_TEXT FOR ANALYSIS_
Start of Block

Provenance and authenticity are driving growth within the food and beverage industry, according to new market research.
New Nutrition Business’ annual trends forecast, called ’10 Key Trends in Food, Nutrition and Health 2019′, says the idea of foods and beverages having “provenance” – with a back-story anchored in heritage and trust and perhaps made in a traditional, artisanal way – is now entering the strategies of even the largest companies.
It says the provenance trend is allowing manufacturers to leverage a premium, generating extra value for their brands.
Julian Mellentin, director of New Nutrition Business, said: “The success of the craft beer and sourdough bread markets, which are fuelled by provenance, gives a taste of what the future will look like for many categories.”
In the UK, after years of decline, the bread market grew 4.3% in 2017 thanks to premium-priced artisan products such as sourdough. In Canada, artisan bread has grown 15% in four years to become a $1.12 billion market. In Spain, mass-market bakery chain Panishop earns 20% of its sales from sourdough bread alone.
It’s a similar story in beer, where “craft” and “artisan” beers are now a normal part of the portfolios of giant brewers such as Kirin, Heineken and San Miguel.
In its annual state-of-play report into the craft beer segment, FoodBev magazine found that the number of US breweries was now the highest at any point on record, thanks in part to the rising number of craft and microbreweries.
The latest category to harness the power of provenance is dairy. “The success of Yoplait’s Oui yogurt shows how connecting to the key trends is the surest way to increase your chances of success, even for the very largest companies,” Mellentin said.
Once the market leader in the US yogurt market, Yoplait was late to enter the Greek race and, as a result, still lags behind Chobani and Danone. But with the success of its Oui ‘French-style’ yoghurt brand, sold only in traditional glass jars, it has shown it can create a new type of yogurt based on provenance – a strategy that has proven successful for Greek, Icelandic skyr and Australian-style yogurt.

End of Block

_STUDY MATERIAL_
Start of Block

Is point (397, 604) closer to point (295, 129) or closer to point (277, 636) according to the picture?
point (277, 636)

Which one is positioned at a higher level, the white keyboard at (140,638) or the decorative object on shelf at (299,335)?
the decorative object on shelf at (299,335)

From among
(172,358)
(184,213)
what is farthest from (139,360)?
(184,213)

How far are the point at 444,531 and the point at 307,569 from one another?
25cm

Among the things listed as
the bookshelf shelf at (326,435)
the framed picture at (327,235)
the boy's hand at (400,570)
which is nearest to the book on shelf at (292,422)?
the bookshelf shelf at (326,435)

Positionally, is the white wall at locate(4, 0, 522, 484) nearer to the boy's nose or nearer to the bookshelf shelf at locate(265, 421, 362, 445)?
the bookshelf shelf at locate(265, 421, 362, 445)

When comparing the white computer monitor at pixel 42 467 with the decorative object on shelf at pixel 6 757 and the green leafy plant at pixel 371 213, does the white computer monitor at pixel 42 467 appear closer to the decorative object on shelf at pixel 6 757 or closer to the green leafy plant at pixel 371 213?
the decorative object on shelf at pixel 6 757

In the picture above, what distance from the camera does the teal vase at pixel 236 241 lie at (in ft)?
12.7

End of Block
Start of Block

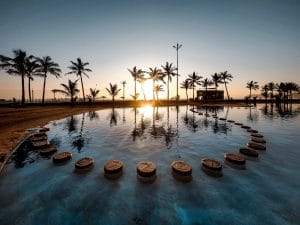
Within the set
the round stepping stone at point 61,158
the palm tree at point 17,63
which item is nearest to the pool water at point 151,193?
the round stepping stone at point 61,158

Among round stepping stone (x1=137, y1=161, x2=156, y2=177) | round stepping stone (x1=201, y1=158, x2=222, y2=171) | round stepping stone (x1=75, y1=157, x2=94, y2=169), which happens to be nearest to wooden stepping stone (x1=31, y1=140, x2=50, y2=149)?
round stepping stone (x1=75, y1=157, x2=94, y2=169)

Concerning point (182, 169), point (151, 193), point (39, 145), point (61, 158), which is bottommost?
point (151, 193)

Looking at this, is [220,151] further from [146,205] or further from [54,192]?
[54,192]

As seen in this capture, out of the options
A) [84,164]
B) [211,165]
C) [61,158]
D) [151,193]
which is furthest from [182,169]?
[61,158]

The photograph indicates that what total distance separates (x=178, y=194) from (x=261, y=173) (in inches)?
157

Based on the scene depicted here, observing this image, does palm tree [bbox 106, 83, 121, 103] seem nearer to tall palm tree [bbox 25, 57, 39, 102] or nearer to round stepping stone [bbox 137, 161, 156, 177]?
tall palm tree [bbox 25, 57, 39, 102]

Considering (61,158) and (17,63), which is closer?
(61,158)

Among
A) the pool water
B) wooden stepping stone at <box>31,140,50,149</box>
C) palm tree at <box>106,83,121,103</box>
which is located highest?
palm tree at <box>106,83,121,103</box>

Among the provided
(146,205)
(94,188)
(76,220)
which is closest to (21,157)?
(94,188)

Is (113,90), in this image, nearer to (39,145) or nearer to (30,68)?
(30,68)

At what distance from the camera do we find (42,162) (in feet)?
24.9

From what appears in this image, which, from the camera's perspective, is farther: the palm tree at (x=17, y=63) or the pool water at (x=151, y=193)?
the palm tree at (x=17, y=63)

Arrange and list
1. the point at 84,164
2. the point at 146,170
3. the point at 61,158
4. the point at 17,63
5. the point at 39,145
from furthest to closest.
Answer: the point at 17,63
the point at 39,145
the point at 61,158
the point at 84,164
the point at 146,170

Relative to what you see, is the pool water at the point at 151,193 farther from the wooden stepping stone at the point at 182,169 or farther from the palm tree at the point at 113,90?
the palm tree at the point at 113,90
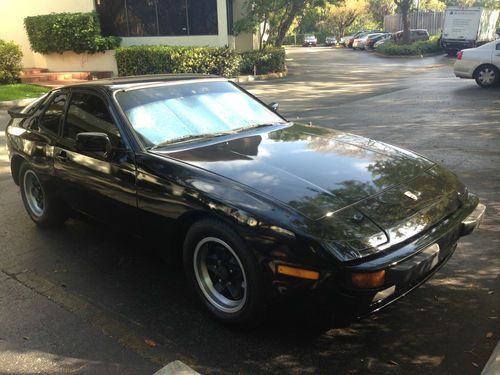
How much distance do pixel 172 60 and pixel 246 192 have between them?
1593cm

End of Block

_YOUR ASSIGNMENT_
List every giant brewer that the article on food provenance names as now carrying "craft" and "artisan" beers.

_ANSWER AREA_
Kirin, Heineken, San Miguel